The conference call can also be accessed via live webcast at rovicorp.com on November 5, 2009 at 4:30 pm. Eastern time. The on-demand audio webcast of the earnings conference call will be made available as soon as practicable after the live webcast ends.
A replay of the conference call will be available through November 9, 2009 and can be accessed by calling 800-406-7325 (or international +1 303-590-3030) and entering passcode 4170565#. A replay of the audio webcast will be available on Rovi Corporation's website approximately 1-2 hours after the live webcast ends and will remain on Rovi Corporation's website until our next quarterly earnings call.
About Rovi Corporation
Rovi Corporation is focused on revolutionizing the digital entertainment landscape by delivering solutions that enable consumers to intuitively discover new entertainment from many sources and locations. The company also provides extensive entertainment discovery solutions for television, movies, music and photos to its customers in the consumer electronics, cable and satellite, entertainment and online distribution markets. These solutions, complemented by a leading collection of entertainment data, create the connections between people and technology, and enable them to discover and manage entertainment in an enjoyable form.
Rovi Corporation (rovicorp.com) holds over 4,200 issued or pending patents and patent applications worldwide. It is headquartered in Santa Clara, California, with numerous offices across the United States and around the world including Japan, Hong Kong, Luxembourg, and the United Kingdom.

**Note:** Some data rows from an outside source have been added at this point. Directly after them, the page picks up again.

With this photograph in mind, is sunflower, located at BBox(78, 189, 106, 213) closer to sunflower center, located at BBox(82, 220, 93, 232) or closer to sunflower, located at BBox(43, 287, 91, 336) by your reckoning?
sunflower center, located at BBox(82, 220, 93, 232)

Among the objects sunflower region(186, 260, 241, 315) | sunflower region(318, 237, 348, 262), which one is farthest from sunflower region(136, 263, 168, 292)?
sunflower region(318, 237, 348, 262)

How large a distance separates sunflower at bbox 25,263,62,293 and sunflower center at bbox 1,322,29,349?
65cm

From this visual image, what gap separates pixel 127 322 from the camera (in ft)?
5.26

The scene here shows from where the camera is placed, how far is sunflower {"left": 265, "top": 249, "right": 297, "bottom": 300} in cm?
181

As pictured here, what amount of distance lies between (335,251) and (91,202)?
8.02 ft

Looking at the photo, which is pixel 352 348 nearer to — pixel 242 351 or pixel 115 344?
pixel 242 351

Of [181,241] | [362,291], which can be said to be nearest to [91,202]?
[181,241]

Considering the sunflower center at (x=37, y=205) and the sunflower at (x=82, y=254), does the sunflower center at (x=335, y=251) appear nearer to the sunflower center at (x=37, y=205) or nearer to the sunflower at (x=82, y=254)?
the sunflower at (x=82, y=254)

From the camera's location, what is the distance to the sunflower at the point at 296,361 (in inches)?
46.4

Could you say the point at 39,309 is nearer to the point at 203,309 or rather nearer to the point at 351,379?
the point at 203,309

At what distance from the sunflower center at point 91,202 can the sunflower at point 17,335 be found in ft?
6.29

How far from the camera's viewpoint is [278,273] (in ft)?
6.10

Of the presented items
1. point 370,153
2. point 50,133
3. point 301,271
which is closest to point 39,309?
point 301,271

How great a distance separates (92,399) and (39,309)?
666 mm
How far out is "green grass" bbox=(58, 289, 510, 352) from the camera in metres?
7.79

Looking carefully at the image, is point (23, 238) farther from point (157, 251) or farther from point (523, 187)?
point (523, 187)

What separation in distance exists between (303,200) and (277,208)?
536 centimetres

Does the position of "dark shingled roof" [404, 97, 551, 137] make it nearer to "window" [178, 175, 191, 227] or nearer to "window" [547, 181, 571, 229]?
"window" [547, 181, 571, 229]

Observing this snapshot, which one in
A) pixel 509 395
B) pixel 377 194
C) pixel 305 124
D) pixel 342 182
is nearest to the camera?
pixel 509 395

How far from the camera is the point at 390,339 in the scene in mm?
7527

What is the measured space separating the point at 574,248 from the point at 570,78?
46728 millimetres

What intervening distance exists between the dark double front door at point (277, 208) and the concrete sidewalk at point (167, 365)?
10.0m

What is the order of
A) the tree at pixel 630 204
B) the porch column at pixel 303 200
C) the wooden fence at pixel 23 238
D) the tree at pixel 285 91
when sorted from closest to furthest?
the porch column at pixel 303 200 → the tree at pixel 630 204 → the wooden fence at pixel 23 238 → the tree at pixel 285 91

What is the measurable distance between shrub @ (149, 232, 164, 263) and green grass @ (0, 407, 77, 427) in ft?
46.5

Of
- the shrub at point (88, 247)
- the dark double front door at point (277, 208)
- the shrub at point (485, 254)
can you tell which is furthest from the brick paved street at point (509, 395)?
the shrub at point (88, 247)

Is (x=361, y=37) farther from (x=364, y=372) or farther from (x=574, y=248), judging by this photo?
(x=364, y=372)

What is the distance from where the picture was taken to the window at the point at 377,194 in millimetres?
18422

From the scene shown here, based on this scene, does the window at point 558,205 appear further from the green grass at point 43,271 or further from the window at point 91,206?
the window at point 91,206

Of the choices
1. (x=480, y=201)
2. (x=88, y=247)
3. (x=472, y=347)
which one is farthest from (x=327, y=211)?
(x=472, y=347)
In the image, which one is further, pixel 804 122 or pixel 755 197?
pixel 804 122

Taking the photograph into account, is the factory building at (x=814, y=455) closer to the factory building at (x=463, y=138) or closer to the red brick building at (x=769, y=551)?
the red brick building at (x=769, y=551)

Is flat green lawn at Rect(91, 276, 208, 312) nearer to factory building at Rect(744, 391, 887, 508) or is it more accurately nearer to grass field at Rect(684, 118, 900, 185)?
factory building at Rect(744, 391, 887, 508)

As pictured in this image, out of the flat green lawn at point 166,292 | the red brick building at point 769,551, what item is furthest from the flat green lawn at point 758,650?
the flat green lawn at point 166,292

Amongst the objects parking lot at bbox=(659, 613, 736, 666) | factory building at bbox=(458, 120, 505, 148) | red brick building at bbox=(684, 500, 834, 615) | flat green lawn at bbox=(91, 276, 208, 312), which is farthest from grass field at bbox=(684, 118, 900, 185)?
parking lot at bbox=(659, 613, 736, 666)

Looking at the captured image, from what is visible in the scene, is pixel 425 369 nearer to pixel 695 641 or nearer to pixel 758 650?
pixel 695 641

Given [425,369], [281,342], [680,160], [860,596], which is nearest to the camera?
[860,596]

All statements contained herein, including the quotations attributed to Mr. Amoroso and Mr. Budge, that are not statements of historical fact, including statements that use the words "will," "believes," "anticipates," "estimates," "expects," "intends" or "looking to the future" or similar words that describe the Company's or its management's future plans, objectives, or goals, are "forward-looking statements" and are made pursuant to the Safe-Harbor provisions of the Private Securities Litigation Reform Act of 1995. These forward-looking statements include, but are not limited to, the Company's estimates of future revenues and earnings, business strategies, and future opportunities for product, market or customer expansion.
Such forward-looking statements involve known and unknown risks, uncertainties and other factors that could cause the actual results of the Company to be materially different from the historical results and/or from any future results or outcomes expressed or implied by such forward-looking statements. Such factors include, among others, the Company's ability to successfully execute on its strategic plan and customer demand for and industry acceptance of the Company's technologies and integrated solutions. Such factors are further addressed in the Company's Quarterly Report on Form 10-Q for the period ended September 30, 2009 and such other documents as are filed with the Securities and Exchange Commission from time to time (available at sec.gov). The Company assumes no obligation, except as required by law, to update any forward-looking statements in order to reflect events or circumstances that may arise after the date of this release.